Yet however radical its decree, the Supreme Court is unlikely to achieve immediate school integration. Where governmental and educational leadership sympathize with the Court, integration can proceed smoothly--as indeed it already has in many border states. But in the Deep South, where leaders are by instinct--or at least by political necessity--hostile to integration, evasion will be the rule for at least four or five years after any "final date" that the Supreme Court lays down for de-segregation. Professor Gordon Allport, who has studied the decline in prejudice that accompanies forced de-segregation in schools and factories, sees grave problems in the Southern leadership's drastic opposition to compliance. Integration is surely the best way to dispel racial bias, but integration cannot occur until Southern politicians have exhausted their evasive ingenuity.
Segremanders
In Mississippi, Georgia, and Louisiana, voters have adopted resolutions which would allow their states to sponsor "private school systems" which might escape court jurisdiction. Artistic gerrymandering can define districts so cleverly that not a single Negro will live in most white school zones. The Schools Commissioner of Memphis could proudly tell worried citizens, after the momentous Court segregation decision a year ago, that the problem of integration is "all taken care of in Memphis"--by a gigantic gerrymander, of course.
The long "adjustment period" which Southern politicians advocate--a delay long enough to last them through present and future terms of office--would provide even more time for gerrymandering, cultivation of bigotry, and ridicule of the Supreme Court. During this extra time very few School Committees would take even a mincing step toward the integration goals the Court constructs.
By decreeing "immediate integration" instead, the Court would tacitly recognize the inevitable delays of evasion and legal prosecution.
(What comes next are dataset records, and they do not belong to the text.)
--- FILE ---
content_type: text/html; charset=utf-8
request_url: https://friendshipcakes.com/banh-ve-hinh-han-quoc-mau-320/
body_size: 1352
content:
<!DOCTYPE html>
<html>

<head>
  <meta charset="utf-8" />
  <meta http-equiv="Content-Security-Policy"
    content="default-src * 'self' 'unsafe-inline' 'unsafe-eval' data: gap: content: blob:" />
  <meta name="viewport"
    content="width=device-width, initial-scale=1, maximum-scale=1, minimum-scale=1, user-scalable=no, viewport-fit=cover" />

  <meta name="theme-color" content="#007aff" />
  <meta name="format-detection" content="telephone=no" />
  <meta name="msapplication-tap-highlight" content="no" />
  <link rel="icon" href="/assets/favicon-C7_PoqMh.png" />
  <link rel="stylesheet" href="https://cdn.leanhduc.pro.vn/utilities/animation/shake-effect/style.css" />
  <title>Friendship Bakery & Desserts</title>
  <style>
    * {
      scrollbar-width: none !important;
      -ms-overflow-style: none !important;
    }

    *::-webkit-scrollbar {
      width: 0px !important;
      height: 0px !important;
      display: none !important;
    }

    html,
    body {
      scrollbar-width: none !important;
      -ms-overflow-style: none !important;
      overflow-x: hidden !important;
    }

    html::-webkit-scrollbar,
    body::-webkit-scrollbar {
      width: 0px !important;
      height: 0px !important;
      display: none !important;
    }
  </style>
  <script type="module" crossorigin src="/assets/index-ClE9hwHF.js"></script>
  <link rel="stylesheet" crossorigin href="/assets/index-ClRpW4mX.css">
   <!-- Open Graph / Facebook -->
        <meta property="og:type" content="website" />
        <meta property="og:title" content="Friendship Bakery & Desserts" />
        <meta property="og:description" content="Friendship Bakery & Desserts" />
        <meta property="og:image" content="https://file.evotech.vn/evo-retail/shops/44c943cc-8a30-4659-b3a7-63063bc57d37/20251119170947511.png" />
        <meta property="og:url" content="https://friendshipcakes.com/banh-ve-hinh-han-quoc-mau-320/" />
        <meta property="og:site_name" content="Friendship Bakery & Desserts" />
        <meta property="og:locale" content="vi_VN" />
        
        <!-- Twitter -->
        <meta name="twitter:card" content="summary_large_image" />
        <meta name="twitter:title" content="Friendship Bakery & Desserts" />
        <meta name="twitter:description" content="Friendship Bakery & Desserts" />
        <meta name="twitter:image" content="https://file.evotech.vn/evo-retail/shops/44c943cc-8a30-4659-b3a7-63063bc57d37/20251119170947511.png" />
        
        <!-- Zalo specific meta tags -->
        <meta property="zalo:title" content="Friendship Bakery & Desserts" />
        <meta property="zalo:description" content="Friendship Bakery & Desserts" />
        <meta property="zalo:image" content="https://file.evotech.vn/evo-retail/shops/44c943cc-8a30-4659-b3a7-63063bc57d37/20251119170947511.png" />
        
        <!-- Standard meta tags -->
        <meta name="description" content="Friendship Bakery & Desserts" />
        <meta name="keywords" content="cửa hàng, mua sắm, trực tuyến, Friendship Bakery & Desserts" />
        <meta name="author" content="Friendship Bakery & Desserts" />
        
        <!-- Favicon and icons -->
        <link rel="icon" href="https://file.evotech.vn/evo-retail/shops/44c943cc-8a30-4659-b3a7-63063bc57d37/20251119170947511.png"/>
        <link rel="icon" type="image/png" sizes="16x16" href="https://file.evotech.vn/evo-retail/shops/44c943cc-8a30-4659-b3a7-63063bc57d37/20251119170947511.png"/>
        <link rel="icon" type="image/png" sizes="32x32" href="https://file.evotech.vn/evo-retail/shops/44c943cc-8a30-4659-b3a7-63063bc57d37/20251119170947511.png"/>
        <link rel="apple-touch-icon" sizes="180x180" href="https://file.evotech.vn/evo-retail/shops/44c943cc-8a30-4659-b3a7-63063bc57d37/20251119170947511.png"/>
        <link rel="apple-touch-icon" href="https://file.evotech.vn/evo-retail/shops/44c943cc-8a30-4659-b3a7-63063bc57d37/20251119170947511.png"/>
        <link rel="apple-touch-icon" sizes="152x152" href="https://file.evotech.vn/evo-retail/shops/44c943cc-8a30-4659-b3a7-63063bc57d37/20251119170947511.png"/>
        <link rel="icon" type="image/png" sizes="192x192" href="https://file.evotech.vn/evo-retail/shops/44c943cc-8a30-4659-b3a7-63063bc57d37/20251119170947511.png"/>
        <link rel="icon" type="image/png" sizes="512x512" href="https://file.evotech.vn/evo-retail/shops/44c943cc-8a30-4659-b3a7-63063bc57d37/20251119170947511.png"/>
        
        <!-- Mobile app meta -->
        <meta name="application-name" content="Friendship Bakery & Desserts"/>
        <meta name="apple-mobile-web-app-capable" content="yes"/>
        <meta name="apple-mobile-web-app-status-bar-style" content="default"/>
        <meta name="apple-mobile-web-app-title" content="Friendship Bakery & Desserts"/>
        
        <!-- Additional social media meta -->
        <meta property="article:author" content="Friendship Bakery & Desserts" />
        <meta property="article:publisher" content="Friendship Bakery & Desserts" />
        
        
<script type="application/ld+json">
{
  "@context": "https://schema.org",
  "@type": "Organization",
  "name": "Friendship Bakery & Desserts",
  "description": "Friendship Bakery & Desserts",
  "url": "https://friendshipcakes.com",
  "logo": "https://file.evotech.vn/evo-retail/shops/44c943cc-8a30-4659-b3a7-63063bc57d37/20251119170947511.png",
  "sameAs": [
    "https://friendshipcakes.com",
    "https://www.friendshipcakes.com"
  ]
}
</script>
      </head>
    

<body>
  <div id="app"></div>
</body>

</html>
But such a firm proclamation would at least force Southern educational leaders to take immediate action, and allow the District Courts and Supreme Court to commence the long process of curbing their evasive devices.
Social science has demonstrated the worthlessness of "adjustment periods"; the evidence on integrating all grades of school at once is not so clear. When the Court decides whether it wants simultaneous integration, or desegration that proceeds through the grades with next year's class of children, it strikes out on pyschological soil--it must weigh the enhanced efficiency of teaching and probably diminished bigotry of the grade-by-grade scheme, against the domestic problems for families with one child in a segregated class and another in a mixed group.
The Supreme Court must of course rely on District Courts for help in enforcing its decrees, but it should not rely on District judges for policy decisions, however complicated the social problems may seem. For as new District Court vacancies occur, Southern Senators will resort to "Senatorial courtesy" to thwart appointment of judges who would proclaim a rapid integration policy.
If, in the face of threats of violence and civil disorder, the Supreme Court Justices hand down an equivocal decree, their action will be understandable. But with a forthright proclamation, history is more likely to award them a heroic niche.